Da spielt die Regie eine Aussage des Chefs der Arbeiterpartei ein, in dem dieser eine zentrale Vereinbarung zur Frage des Asylrechts bricht. Die Konsequenz: Birgitte Nyborg kündigt dem Bündnispartner vor laufenden Kameras die Zusammenarbeit auf. Dieser fulminanter Auftritt ist der Beginn einer Reihe von dramatischen Ereignissen, an deren Ende Birgitte Nyborg sich unversehens als Premierministerin wiederfindet. Ende der ersten Folge.
Das ist die Ausgangssituation von „Borgen – gefährliche Seilschaften“. Im Original ist „Borgen“ der umgangssprachliche Begriff von Christiansborg, dem Sitz des Parlaments.

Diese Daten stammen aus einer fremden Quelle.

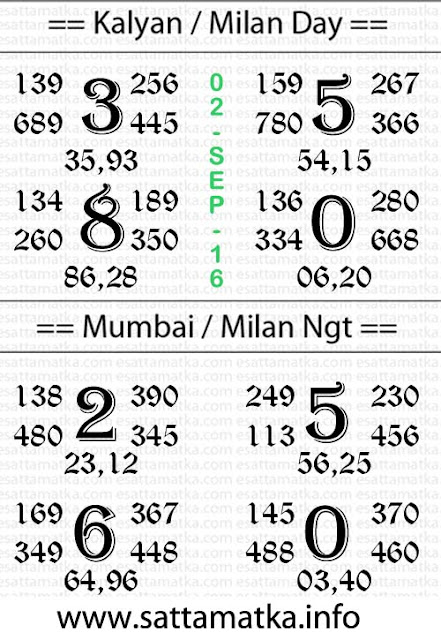 Kalyan Matka Lucky Number [02-Sept-2016]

Eine Vielzahl der Szenen spielt hier, zahlreiche weitere bei TV1, dem Fernsehsender. Und schnell wird klar: Das eine existiert nicht ohne das andere.
Personen mit Ecken und Kanten
Die Verstrickungen von Politik, Medien und Lobbyisten, politische, persönliche, sexuelle, sind der Motor der Serie, und die Figuren mit ihren Ecken und Kanten verleihen ihr Wahrhaftigkeit und Seele.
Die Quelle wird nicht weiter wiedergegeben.